──────── Data for processing

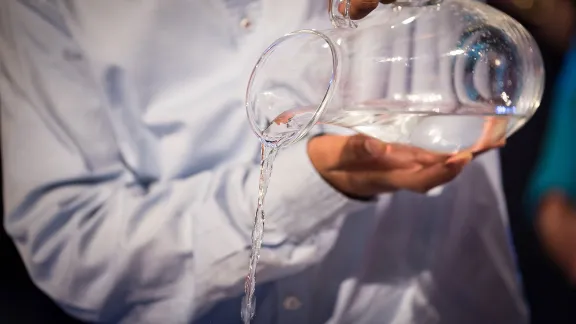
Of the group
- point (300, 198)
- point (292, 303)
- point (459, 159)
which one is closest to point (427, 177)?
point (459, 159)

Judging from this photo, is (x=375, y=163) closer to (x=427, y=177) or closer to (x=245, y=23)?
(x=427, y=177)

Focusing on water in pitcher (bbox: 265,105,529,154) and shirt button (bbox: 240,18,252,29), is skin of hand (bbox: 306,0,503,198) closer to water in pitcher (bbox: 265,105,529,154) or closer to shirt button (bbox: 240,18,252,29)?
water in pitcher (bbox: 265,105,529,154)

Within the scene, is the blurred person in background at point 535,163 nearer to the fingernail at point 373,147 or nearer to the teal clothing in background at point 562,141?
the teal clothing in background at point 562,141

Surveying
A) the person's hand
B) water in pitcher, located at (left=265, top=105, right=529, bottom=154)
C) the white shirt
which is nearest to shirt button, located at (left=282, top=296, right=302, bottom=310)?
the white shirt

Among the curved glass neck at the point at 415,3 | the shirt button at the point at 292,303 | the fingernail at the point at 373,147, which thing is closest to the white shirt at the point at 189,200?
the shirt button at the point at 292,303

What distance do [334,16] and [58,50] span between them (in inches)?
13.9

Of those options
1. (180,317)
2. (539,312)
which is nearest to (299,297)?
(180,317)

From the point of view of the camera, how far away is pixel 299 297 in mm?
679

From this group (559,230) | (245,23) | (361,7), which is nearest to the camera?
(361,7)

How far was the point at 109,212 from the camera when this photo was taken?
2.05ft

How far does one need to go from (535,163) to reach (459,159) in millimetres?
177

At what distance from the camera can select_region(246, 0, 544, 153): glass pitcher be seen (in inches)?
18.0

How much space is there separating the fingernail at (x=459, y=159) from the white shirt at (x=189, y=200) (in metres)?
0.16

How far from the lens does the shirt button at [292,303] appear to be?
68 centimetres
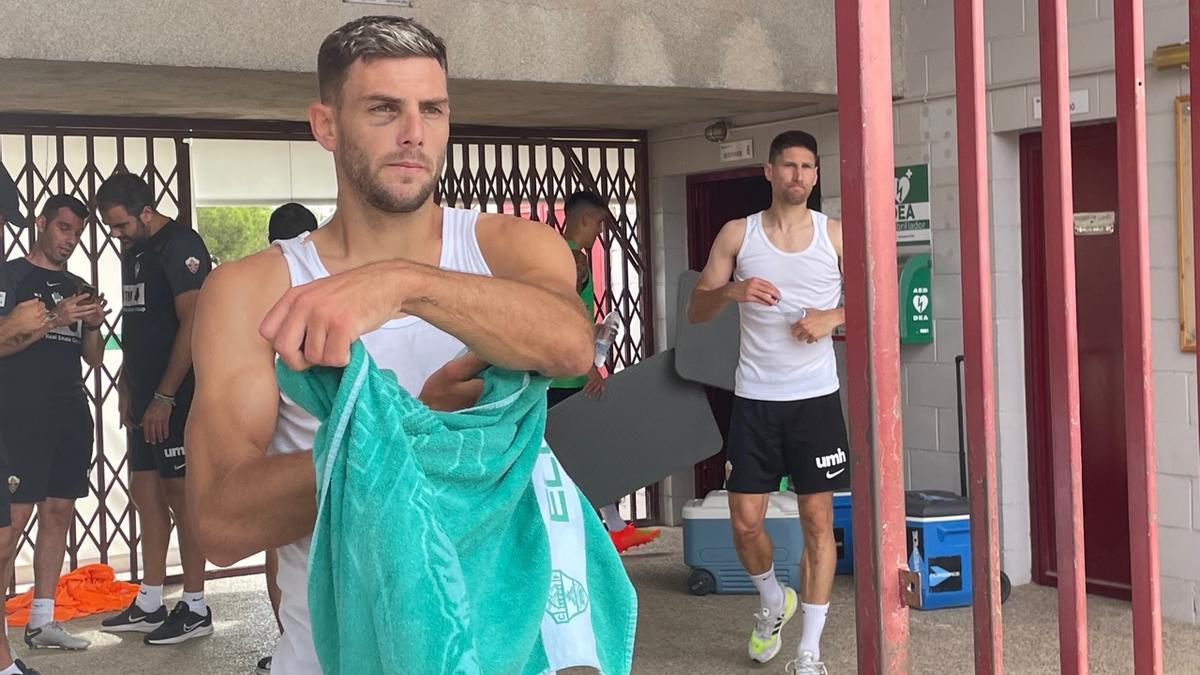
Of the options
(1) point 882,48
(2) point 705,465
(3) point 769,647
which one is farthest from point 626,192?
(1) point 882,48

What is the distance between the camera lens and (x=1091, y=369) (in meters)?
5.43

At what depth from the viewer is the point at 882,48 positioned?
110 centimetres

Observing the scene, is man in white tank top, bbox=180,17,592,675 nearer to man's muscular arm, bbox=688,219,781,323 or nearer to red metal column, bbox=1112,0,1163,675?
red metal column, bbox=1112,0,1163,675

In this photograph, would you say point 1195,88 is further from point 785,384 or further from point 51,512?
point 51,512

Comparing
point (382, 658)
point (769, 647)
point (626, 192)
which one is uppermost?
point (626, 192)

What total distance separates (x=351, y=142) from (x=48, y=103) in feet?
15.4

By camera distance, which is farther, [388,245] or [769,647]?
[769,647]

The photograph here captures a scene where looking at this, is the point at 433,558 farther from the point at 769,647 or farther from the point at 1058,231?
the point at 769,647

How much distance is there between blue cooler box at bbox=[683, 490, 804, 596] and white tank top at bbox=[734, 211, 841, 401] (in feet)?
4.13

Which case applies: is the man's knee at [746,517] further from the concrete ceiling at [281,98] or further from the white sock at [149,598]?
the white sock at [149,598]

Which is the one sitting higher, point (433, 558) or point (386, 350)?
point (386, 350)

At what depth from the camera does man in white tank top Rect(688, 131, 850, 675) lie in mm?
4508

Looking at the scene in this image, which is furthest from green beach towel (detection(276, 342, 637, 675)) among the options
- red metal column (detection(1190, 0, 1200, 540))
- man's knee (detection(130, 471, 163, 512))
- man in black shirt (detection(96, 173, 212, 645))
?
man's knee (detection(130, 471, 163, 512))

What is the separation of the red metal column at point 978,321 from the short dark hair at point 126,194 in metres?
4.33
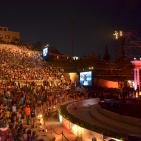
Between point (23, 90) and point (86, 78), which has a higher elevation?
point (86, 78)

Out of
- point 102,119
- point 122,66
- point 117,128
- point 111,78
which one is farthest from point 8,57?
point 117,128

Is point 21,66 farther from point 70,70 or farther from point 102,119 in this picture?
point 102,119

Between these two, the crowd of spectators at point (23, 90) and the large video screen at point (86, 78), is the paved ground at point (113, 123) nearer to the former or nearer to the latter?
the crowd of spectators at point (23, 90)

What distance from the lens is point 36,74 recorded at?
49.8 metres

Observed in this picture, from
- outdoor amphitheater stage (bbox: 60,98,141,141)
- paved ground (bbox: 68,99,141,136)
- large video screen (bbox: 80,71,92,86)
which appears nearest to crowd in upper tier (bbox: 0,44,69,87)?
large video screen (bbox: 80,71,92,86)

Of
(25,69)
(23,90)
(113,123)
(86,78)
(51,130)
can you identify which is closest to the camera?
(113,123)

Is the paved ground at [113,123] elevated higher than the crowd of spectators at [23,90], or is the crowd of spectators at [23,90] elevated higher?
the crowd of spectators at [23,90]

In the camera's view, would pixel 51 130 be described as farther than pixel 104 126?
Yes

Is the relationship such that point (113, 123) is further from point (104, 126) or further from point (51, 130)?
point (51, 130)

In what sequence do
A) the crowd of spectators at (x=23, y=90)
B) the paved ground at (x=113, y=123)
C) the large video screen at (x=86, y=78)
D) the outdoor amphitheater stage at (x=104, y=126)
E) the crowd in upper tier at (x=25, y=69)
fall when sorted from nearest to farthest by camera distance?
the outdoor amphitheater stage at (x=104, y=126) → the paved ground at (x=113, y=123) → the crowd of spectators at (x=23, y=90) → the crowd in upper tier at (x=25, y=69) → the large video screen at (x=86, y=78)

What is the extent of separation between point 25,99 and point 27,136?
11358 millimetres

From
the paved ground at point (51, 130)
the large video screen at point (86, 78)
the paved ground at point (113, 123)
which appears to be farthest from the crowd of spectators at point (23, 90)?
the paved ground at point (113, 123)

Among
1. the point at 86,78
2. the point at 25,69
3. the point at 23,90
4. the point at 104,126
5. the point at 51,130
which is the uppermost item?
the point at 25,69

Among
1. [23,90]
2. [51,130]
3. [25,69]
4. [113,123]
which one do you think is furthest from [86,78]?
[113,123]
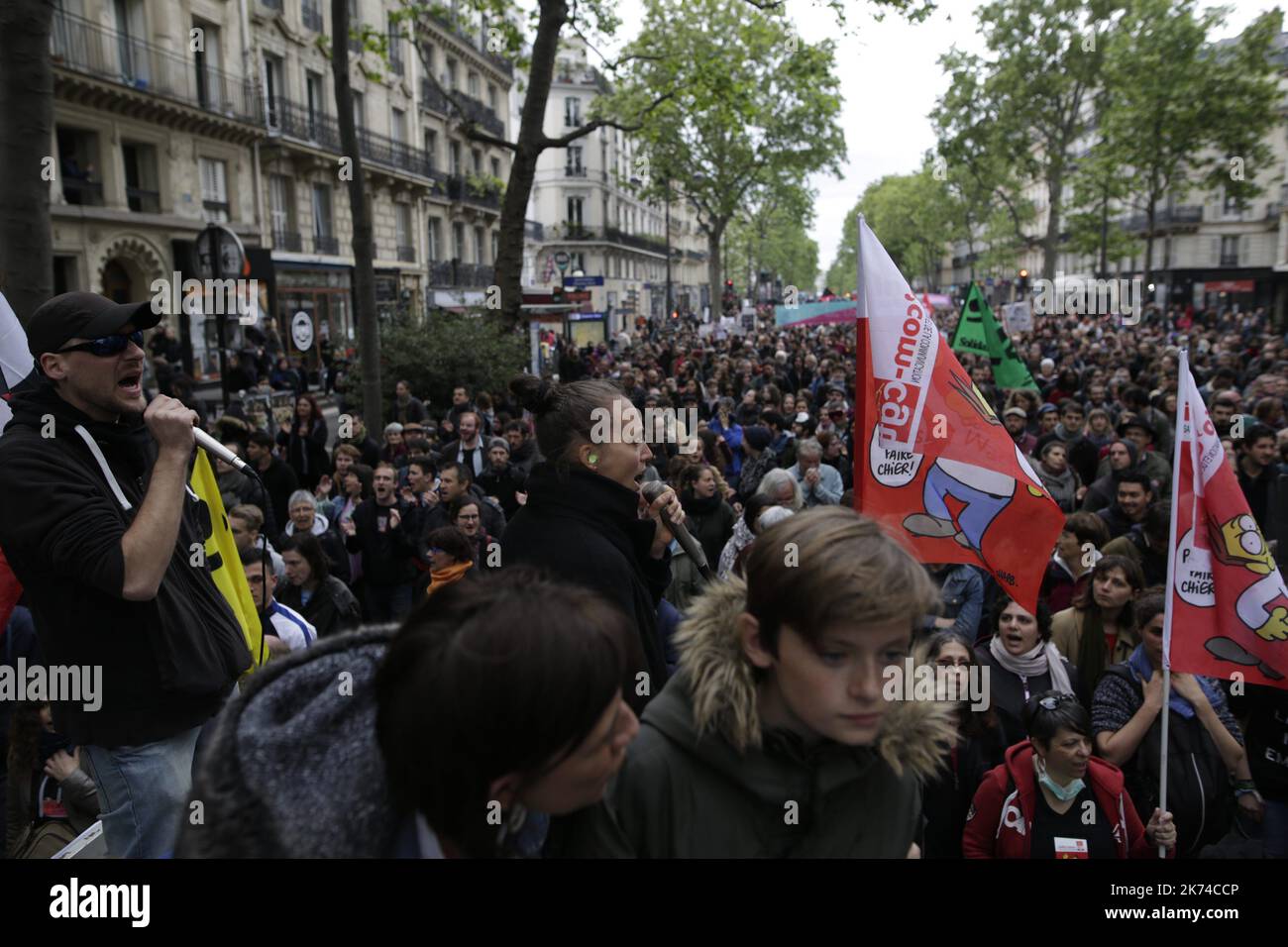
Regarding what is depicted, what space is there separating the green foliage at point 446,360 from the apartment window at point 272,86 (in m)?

────────────────

## Exercise requirements
Please reproduce all of the entries above word for word, leaving out the pictures.

## Response to the task
Of the group
- point (300, 198)
- point (292, 303)
- point (459, 159)
which one is closest to point (427, 177)?
point (459, 159)

Judging from this photo, is (x=375, y=163) closer to (x=427, y=177) or closer to (x=245, y=23)?
(x=427, y=177)

Focusing on water in pitcher (bbox: 265,105,529,154) and shirt button (bbox: 240,18,252,29), is skin of hand (bbox: 306,0,503,198) closer to water in pitcher (bbox: 265,105,529,154) or closer to shirt button (bbox: 240,18,252,29)?
water in pitcher (bbox: 265,105,529,154)

Within the scene, is the blurred person in background at point 535,163 nearer to the fingernail at point 373,147 or nearer to the teal clothing in background at point 562,141?
the teal clothing in background at point 562,141

Surveying
A) the person's hand
B) water in pitcher, located at (left=265, top=105, right=529, bottom=154)
C) the white shirt
which is nearest to shirt button, located at (left=282, top=296, right=302, bottom=310)?
the white shirt

Among the curved glass neck at the point at 415,3 | the shirt button at the point at 292,303 | the fingernail at the point at 373,147, which thing is closest to the white shirt at the point at 189,200?
the shirt button at the point at 292,303

What distance do [334,16] and [58,50] span between them (in inches)?
13.9

Of those options
1. (180,317)
2. (539,312)
which is nearest to (299,297)?
(180,317)

From the point of view of the camera, how far away is pixel 299 297 in mm?
679

From this group (559,230) | (245,23) | (361,7), which is nearest to the camera?
(361,7)

How far was the point at 109,212 from the camera when this photo was taken?
2.05ft

How far does one need to go from (535,163) to reach (459,159) in millimetres?
177

At what distance from the camera can select_region(246, 0, 544, 153): glass pitcher be seen (in inches)?
18.0

How much space is there separating the fingernail at (x=459, y=159) from the white shirt at (x=189, y=200) (in metres)?
0.16

How far from the lens does the shirt button at [292,303] appear to be?
68 centimetres
Of the options
(1) point 882,48
(2) point 705,465
(3) point 769,647
which one is farthest from point 626,192?
(1) point 882,48

What is the distance between the camera lens and (x=1091, y=369) (in meters)?
5.43

At what depth from the viewer is the point at 882,48 positioned?
110 centimetres

Observing the scene, is man in white tank top, bbox=180,17,592,675 nearer to man's muscular arm, bbox=688,219,781,323 or nearer to red metal column, bbox=1112,0,1163,675?
red metal column, bbox=1112,0,1163,675

In this photograph, would you say point 1195,88 is further from point 785,384 or further from point 51,512?
point 51,512

Comparing
point (382, 658)
point (769, 647)
point (626, 192)
which one is uppermost?
point (626, 192)

What total distance separates (x=351, y=142) from (x=48, y=103) in feet?
15.4

By camera distance, which is farther, [388,245] or [769,647]?
[769,647]

The photograph here captures a scene where looking at this, is the point at 433,558 farther from the point at 769,647 or farther from the point at 1058,231?
the point at 769,647

How much distance is there between blue cooler box at bbox=[683, 490, 804, 596] and white tank top at bbox=[734, 211, 841, 401] (in feet)?
4.13

Which case applies: is the man's knee at [746,517] further from the concrete ceiling at [281,98] or further from the white sock at [149,598]?
the white sock at [149,598]

Which is the one sitting higher, point (433, 558) or point (386, 350)?
point (386, 350)

At what depth from the camera does man in white tank top Rect(688, 131, 850, 675) lie in mm?
4508

Looking at the scene in this image, which is furthest from green beach towel (detection(276, 342, 637, 675)) among the options
- red metal column (detection(1190, 0, 1200, 540))
- man's knee (detection(130, 471, 163, 512))
- man in black shirt (detection(96, 173, 212, 645))
?
man's knee (detection(130, 471, 163, 512))

What is the separation of the red metal column at point 978,321 from the short dark hair at point 126,194 in metres?
4.33
Between point (23, 90) and point (86, 78), which has a higher elevation?
point (86, 78)

Out of
- point 102,119
- point 122,66
- point 117,128
- point 111,78
which one is farthest from point 8,57?
point 117,128

Is point 21,66 farther from point 70,70 or farther from point 102,119 in this picture?
point 102,119

Between these two, the crowd of spectators at point (23, 90) and the large video screen at point (86, 78), is the paved ground at point (113, 123) nearer to the former or nearer to the latter?
the crowd of spectators at point (23, 90)

What distance from the lens is point 36,74 recorded at?
49.8 metres

Observed in this picture, from
- outdoor amphitheater stage (bbox: 60,98,141,141)
- paved ground (bbox: 68,99,141,136)
- large video screen (bbox: 80,71,92,86)
which appears nearest to crowd in upper tier (bbox: 0,44,69,87)?
large video screen (bbox: 80,71,92,86)

Of
(25,69)
(23,90)
(113,123)
(86,78)
(51,130)
can you identify which is closest to the camera?
(113,123)

Is the paved ground at [113,123] elevated higher than the crowd of spectators at [23,90], or is the crowd of spectators at [23,90] elevated higher?
the crowd of spectators at [23,90]

In the camera's view, would pixel 51 130 be described as farther than pixel 104 126?
Yes

Is the relationship such that point (113, 123) is further from point (104, 126) or further from point (51, 130)?
point (51, 130)

In what sequence do
A) the crowd of spectators at (x=23, y=90)
B) the paved ground at (x=113, y=123)
C) the large video screen at (x=86, y=78)
D) the outdoor amphitheater stage at (x=104, y=126)
E) the crowd in upper tier at (x=25, y=69)
fall when sorted from nearest to farthest by camera distance?
the outdoor amphitheater stage at (x=104, y=126) → the paved ground at (x=113, y=123) → the crowd of spectators at (x=23, y=90) → the crowd in upper tier at (x=25, y=69) → the large video screen at (x=86, y=78)

What is the extent of separation between point 25,99 and point 27,136?
11358 millimetres

From
the paved ground at point (51, 130)
the large video screen at point (86, 78)
the paved ground at point (113, 123)
which appears to be farthest from the crowd of spectators at point (23, 90)?
the paved ground at point (113, 123)

Among
1. the point at 86,78
2. the point at 25,69
3. the point at 23,90
4. the point at 104,126
5. the point at 51,130
which is the uppermost item?
the point at 25,69

Among
1. [23,90]
2. [51,130]
3. [25,69]
4. [113,123]
which one do you think is furthest from [86,78]?
[113,123]
Regarding what is depicted, what space is there separating the green foliage at point 446,360 from the apartment window at point 272,86 (in m)?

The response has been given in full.